A investigação teve origem em uma publicação feita por Flávio Bolsonaro na rede social X, em 3 de janeiro de 2026. Na postagem, o parlamentar relacionou o presidente brasileiro ao ex-líder venezuelano Nicolás Maduro e atribuiu a Lula acusações como tráfico internacional de drogas, tráfico de armas e lavagem de dinheiro.

Na mensagem, o senador afirmou: “Lula será delatado. É o fim do Foro de São Paulo: tráfico internacional de drogas e armas, lavagem de dinheiro, suporte a terroristas e ditaduras, eleições fraudadas”.
Polícia Federal concluiu investigação e apontou indícios de calúnia
Em abril deste ano, Alexandre de Moraes autorizou a abertura do inquérito após pedido apresentado pela Polícia Federal.
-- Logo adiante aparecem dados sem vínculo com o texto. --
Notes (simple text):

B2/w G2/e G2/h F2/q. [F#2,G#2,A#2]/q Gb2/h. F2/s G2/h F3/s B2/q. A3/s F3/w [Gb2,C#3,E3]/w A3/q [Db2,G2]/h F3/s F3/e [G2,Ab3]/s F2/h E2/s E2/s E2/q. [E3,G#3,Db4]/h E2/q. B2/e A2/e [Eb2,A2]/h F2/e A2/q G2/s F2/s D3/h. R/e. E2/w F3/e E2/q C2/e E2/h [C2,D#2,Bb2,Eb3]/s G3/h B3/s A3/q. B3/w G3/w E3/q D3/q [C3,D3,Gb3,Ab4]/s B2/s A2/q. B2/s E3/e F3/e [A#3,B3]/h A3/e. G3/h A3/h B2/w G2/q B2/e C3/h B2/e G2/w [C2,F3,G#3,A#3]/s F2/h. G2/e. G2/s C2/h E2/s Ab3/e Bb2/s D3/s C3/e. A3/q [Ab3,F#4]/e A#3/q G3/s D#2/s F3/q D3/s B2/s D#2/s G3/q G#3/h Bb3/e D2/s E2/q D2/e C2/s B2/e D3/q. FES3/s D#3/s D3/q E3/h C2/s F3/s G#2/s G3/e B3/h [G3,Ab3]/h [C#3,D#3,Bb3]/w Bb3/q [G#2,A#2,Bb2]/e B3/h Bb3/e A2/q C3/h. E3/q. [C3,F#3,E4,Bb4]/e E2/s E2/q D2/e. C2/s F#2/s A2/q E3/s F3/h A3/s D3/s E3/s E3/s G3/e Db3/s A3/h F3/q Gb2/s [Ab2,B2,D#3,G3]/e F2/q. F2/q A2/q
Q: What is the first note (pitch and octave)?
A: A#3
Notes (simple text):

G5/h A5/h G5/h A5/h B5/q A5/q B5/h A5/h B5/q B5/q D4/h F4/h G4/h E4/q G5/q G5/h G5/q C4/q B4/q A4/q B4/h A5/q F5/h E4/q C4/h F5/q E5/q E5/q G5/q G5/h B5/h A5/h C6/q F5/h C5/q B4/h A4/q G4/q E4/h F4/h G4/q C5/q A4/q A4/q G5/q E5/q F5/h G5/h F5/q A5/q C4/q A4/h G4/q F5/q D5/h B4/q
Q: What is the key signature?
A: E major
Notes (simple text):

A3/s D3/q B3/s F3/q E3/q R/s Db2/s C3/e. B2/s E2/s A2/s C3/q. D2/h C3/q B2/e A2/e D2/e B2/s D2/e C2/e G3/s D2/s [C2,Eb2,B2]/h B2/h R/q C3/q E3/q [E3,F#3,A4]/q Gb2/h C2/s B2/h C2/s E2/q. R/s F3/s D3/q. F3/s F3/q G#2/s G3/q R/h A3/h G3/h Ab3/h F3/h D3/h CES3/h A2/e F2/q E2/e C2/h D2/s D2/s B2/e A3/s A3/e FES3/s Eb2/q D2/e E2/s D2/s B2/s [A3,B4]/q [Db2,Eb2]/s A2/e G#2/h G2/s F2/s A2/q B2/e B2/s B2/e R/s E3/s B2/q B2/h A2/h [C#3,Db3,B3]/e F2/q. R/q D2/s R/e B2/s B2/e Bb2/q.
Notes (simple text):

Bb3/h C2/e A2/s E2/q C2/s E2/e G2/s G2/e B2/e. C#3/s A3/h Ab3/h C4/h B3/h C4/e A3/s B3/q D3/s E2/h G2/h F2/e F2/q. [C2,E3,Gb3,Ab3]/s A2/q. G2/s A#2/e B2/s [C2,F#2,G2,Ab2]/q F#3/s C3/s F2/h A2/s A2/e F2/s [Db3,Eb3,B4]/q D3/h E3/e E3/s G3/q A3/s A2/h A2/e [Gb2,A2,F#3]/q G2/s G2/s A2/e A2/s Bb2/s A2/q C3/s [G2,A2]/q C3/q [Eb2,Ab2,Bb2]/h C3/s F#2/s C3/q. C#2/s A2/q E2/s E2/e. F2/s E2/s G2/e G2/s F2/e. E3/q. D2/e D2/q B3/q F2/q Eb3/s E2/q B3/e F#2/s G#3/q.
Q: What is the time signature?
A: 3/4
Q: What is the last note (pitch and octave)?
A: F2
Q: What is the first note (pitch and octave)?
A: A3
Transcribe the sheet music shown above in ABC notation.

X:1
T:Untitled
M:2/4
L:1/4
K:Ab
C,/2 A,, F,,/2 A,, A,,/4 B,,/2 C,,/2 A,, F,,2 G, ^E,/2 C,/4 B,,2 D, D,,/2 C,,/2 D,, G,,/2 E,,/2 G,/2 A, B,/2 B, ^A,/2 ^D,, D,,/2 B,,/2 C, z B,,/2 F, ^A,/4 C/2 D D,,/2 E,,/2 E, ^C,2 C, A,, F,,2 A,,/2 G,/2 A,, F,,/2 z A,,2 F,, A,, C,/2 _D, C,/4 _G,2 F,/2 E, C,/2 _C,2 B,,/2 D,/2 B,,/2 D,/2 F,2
A corporação concluiu a investigação no último dia 26 e encaminhou o relatório final ao STF.
No documento, a PF afirma que a publicação atribuiu falsamente ao presidente da República a prática de crimes previstos na legislação brasileira, entre eles tráfico internacional de drogas, tráfico internacional de armas e lavagem de dinheiro.
“Fica claro, portanto, que o Senador Flávio Bolsonaro, através de sua postagem, imputou falsamente ao Presidente Lula o cometimento dos crimes de tráfico internacional de drogas, tráfico internacional de arma e lavagem de dinheiro, crimes estes expressamente tipificados em nosso ordenamento jurídico”, registra o relatório da Polícia Federal.
Após receber o material, Moraes encaminhou o processo para manifestação da Procuradoria-Geral da República (PGR). O órgão solicitou que o caso retornasse à Polícia Federal para a realização do depoimento do senador.
Nesta terça-feira (7), o ministro acolheu o pedido da PGR e estabeleceu o prazo de dez dias para que a Polícia Federal realize a oitiva de Flávio Bolsonaro.